Suddenly a new scenery stretches all the way down the beach, and my head is bowed as if in prayer taking in the scattering of shells. I am always inclined to start taking whatever I can carry. But recently, I was rereading Robert Macfarlane’s book The Old Ways, and he writes that maritime cultures have a long history of people throwing things into the sea as an offering, giving rather than taking. They give to the sea in exchange for safe passage or to gain favor.
If you are around the ocean enough, you can begin to see it as more than just scenery. It is full of moods, and I understand the impulse to offer up something. The more you look at it, the more mysterious it seems to become. Usually, the study of something loosens its secrets, but for me the ocean just becomes more steeped in wonder after all these years of coming to its shores.
On a recent visit to Back Bay Wildlife Refuge in Virginia, we took a tram ride into the deeper reaches of the wildlands. We stopped at an historic settlement of an early group of seafaring peoples that lived beside the sea long ago. I was struck by the gravesites adorned with shells and was moved by these gifts of remembrance connecting the dead to the life and culture of the beach.
On Sanibel’s beaches in Florida, I collected a few shells to add to the scenery in my home and in my office. I like to put them in my pockets and purse and touch them unexpectedly in the busy hours of a workday. They are on my desk and window ledges, piled in jars and little bowls and teacups.
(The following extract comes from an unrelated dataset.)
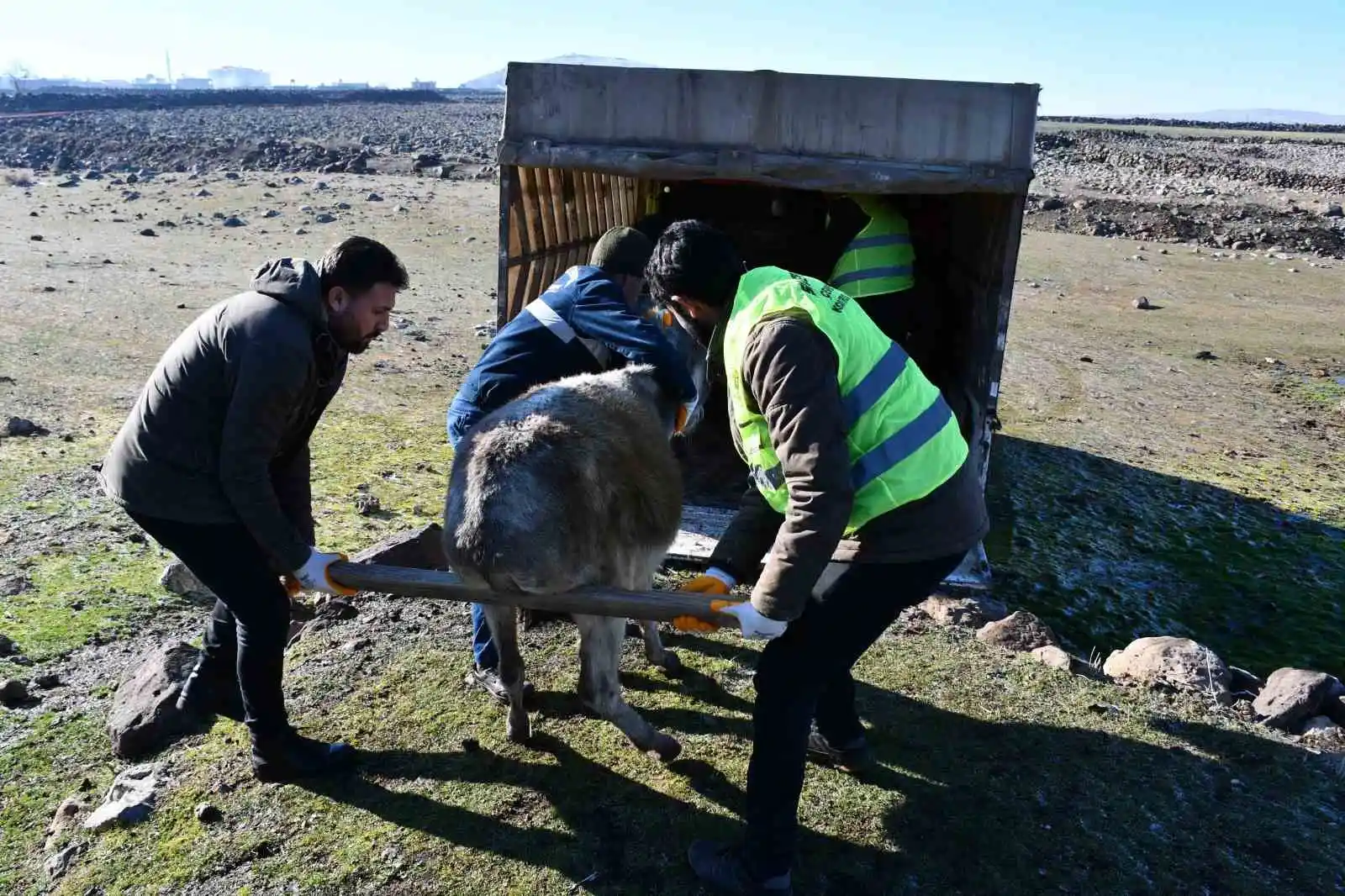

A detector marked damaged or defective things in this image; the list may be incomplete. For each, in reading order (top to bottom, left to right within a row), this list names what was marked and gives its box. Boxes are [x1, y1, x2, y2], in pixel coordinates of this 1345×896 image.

rusty metal panel [505, 62, 1038, 177]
It’s a little bit morbid, but my hope is that my children and grandchildren will find a way to put these shells and the shells they collect on my gravestone so they always remember my undying love for the sea.
We’ve collected sea glass and shells for years …. I’ve never been to Sanibel Island but now…. I am going ASAP!!It is only three hours from us ,so maybe this weekend 😍😍😍 thank you for the visuals and the serenity this story brought me!